Hiʻialakai had a wet laboratory with a scientific freezer, a dry laboratory, and a computer and electronics laboratory. On deck, she had a 46 ft telescoping boom with a lifting capacity of 6600 lbs at full extension, an A-frame with a maximum safe working load of 22000 lbs, and a J-frame with a maximum safe working load of 3500 lbs. Her normal complement of boats consisted of a 29 ft boat with a 455 hp diesel motor and a capacity of 10 people, a 26 ft boat with a 210 hp diesel motor and a capacity of 10 people, a 17 ft boat with a 90 hp outboard motor and a capacity of five people, and an 18 ft SOLAS-approved rescue boat with a 90 hp outboard motor and a capacity of seven people.

In addition to her crew of 28, Hiʻialakai could accommodate up to 22 scientists.

===Career===
Hiʻialakai was home-ported at Pearl Harbor, Hawaiʻi. She operated in the Hawaiian Islands and the Pacific Insular Area, which includes American Samoa, the Commonwealth of the Northern Mariana Islands, and Guam. Her first cruise in NOAA service - to support assessment, monitoring, and mapping in the Northwestern Hawaiian Islands at Nīhoa, Necker Island (also known as Mokumanamana), the French Frigate Shoals (also known as Kānemilohaʻi), the Gardner Pinnacles (also known as Pūhāhonu), Maro Reef (also known as Nalukākala), Laysan (also known as Kauō), Lisianski Island (also known as Papaʻāpoho) and the surrounding Neva Shoals, Pearl and Hermes Atoll (also known as Holoikauaua), Kure Atoll (also known as Mokupāpapa and as Ocean Island), and Midway Atoll (also known as Pihemanu Kauihelani) - began on 13 September 2004.
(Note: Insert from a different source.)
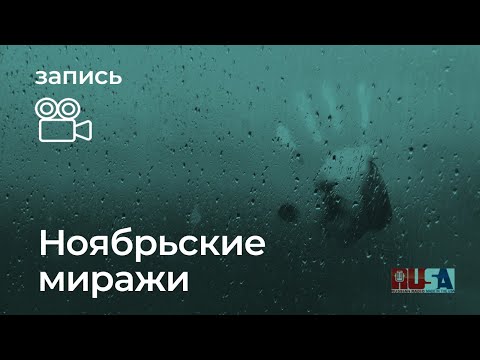 Видео: Ноябрьские миражи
Hiʻialakai supported the research of NOAA's National Ocean Service, National Marine Sanctuaries, National Marine Fisheries Service, and Office of Oceanic and Atmospheric Research, as well as that of the United States Fish and Wildlife Service and the University of Hawaiʻi. She conducted coral reef ecosystem mapping, bio-analysis assessments, coral reef health studies, and fish stock studies. Her coral reef mapping supported a mapping effort initiated in 2002 by the United States Coral Reef Task Force. She carried out most of her dive-intensive operations in the Northwestern Hawaiian Islands, which became the Papahanaumokuakea Marine National Monument, one of the largest marine conservation areas in the world, in 2006.
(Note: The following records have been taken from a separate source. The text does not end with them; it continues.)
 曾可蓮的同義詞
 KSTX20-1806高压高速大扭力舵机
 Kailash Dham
In 2008, maritime archeologists embarked aboard Hiʻialakai discovered the wreck of a sailing ship in the French Frigate Shoals which turned out to be that of the 19th-century whaling ship Two Brothers.

Hiʻialakai made her longest cruise — a 103-day voyage — during a 2015 assessment of coral reefs in the National Marine Sanctuary of American Samoa. Her divers conducted 3,500 dives, using all three of her boats, during this voyage.
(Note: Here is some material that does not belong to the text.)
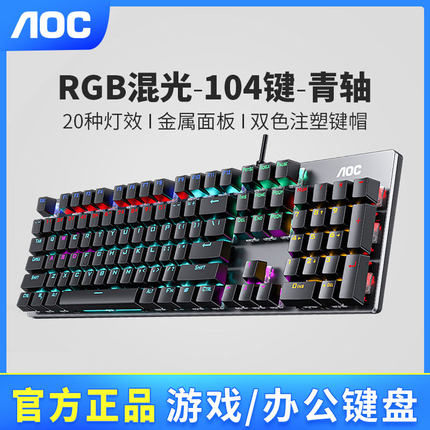 AOC GK410青轴机械键盘游戏办公吃鸡台式电脑笔记本USB有线104键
After discovering that Hiʻialakai was suffering from extensive corrosion, NOAA decided to retire her early. She was decommissioned on 14 December 2020.

The vessel was sold by the GSA in 2023 through auction to private commercial interests and as of early 2026 the vessel is moored in Port Angeles, Washington awaiting being refitted and returned to service.